### Raw data

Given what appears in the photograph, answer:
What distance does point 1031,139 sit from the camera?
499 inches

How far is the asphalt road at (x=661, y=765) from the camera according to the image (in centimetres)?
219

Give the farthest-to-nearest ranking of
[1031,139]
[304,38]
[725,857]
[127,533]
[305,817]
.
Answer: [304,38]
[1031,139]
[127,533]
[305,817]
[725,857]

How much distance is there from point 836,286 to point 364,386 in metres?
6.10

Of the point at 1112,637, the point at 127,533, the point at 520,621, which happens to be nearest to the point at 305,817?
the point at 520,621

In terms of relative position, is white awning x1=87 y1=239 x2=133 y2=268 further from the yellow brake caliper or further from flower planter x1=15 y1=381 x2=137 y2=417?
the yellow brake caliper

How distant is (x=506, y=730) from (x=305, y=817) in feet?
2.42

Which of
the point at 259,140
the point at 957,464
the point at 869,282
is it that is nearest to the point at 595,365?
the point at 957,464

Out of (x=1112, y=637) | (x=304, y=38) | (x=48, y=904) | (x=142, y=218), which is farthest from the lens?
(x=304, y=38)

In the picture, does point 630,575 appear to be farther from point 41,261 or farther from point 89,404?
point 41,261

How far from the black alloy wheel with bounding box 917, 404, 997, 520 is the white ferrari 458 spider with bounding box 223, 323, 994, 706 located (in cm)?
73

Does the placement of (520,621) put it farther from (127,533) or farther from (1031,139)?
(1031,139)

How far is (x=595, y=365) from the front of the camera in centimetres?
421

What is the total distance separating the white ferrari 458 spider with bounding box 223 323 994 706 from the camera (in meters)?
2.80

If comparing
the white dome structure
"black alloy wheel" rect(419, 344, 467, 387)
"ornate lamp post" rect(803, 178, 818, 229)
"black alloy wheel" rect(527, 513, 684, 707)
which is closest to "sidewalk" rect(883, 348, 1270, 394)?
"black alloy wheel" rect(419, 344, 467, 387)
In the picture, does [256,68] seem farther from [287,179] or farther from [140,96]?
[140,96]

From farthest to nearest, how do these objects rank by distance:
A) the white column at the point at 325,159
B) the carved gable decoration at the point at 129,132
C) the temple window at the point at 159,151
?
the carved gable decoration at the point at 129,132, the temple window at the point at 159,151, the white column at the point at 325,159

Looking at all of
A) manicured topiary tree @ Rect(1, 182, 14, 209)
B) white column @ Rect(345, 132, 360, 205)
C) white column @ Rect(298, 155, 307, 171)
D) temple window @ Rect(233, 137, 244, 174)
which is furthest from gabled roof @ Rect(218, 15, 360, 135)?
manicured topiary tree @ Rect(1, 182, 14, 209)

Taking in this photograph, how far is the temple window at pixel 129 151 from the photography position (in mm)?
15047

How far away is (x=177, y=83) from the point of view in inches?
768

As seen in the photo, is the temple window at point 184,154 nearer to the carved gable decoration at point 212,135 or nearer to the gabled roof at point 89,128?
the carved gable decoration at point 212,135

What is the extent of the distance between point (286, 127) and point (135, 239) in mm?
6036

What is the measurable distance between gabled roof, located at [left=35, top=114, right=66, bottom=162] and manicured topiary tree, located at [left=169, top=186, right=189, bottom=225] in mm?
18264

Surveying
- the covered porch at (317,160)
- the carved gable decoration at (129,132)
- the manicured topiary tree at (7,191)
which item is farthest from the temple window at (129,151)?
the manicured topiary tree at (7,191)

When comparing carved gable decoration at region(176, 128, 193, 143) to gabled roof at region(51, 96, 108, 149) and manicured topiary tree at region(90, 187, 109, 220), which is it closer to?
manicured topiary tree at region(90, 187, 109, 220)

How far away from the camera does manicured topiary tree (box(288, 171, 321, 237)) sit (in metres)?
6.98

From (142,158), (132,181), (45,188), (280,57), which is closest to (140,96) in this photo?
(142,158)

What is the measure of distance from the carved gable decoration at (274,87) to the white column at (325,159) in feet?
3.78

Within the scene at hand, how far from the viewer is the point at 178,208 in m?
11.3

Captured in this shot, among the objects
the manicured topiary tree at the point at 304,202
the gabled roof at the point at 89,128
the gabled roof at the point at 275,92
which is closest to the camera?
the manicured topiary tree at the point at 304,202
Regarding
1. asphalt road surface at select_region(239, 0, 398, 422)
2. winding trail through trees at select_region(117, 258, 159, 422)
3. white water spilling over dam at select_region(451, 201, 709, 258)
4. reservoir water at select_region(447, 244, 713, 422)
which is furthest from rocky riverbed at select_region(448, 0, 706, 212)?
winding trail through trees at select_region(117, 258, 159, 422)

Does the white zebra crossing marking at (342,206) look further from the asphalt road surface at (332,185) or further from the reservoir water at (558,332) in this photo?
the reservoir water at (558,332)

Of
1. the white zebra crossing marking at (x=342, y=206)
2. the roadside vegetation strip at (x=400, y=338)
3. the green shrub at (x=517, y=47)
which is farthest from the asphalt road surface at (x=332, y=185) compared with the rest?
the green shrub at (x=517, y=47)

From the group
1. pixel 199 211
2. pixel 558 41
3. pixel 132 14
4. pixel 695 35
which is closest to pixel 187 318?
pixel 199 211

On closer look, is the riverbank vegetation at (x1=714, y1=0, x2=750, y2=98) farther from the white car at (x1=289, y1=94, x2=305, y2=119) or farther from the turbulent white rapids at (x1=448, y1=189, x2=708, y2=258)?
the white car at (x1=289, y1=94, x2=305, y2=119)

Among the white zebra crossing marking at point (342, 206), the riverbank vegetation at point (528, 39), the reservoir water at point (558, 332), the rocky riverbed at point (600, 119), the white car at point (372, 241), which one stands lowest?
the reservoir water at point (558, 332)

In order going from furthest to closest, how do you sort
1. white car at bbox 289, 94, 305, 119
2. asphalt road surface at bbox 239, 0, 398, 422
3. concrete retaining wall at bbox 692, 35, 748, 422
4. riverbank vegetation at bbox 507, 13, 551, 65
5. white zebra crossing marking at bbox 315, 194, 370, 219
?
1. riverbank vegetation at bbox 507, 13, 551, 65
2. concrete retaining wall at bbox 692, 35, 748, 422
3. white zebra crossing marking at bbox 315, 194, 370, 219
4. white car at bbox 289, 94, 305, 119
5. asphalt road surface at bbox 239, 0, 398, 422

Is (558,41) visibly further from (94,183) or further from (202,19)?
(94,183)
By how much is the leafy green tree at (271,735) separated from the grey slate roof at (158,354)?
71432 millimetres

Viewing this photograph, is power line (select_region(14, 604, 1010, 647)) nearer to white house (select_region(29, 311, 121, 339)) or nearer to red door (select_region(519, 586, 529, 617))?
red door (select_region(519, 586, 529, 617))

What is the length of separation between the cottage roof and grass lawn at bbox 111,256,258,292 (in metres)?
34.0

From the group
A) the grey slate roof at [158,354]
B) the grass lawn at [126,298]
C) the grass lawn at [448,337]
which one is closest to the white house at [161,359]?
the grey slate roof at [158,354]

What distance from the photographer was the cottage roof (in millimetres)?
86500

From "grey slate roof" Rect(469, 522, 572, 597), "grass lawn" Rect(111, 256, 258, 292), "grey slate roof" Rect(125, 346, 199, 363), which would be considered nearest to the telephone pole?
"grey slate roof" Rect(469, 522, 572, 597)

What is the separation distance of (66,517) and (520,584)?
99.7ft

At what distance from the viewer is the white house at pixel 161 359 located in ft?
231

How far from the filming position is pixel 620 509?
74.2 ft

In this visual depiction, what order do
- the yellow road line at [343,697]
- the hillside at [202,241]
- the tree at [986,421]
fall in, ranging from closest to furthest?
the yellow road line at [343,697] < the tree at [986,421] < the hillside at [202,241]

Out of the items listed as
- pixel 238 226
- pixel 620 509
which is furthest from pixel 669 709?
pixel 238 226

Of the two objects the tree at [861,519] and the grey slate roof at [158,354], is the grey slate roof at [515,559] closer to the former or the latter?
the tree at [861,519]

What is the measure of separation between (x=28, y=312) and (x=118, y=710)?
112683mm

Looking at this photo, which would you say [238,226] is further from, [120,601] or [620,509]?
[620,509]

######

■ **To be done**
Everything from the line containing "What distance from the photographer" to the last line of the entries above should be quoted exactly, and only that.

■ **Solution to this task**
What distance from the photographer was the cottage roof (in millimetres)?
86500

From "grey slate roof" Rect(469, 522, 572, 597), "grass lawn" Rect(111, 256, 258, 292), "grey slate roof" Rect(125, 346, 199, 363), which would be considered nearest to the telephone pole?
"grey slate roof" Rect(469, 522, 572, 597)

What is the separation distance of (66,517) and (520,584)?
99.7ft

At what distance from the viewer is the white house at pixel 161 359 located in ft?
231

How far from the filming position is pixel 620 509?
74.2 ft

In this visual depiction, what order do
- the yellow road line at [343,697]
- the hillside at [202,241]
- the tree at [986,421]
fall in, ranging from closest to furthest?
the yellow road line at [343,697] < the tree at [986,421] < the hillside at [202,241]

Out of the items listed as
- pixel 238 226
- pixel 620 509
which is furthest from pixel 669 709?
pixel 238 226

Of the two objects the tree at [861,519] and the grey slate roof at [158,354], is the grey slate roof at [515,559] closer to the former or the latter?
the tree at [861,519]

What is the measure of separation between (x=28, y=312) and (x=118, y=710)?
112683mm

Looking at this photo, which would you say [238,226] is further from, [120,601] or [620,509]?
[620,509]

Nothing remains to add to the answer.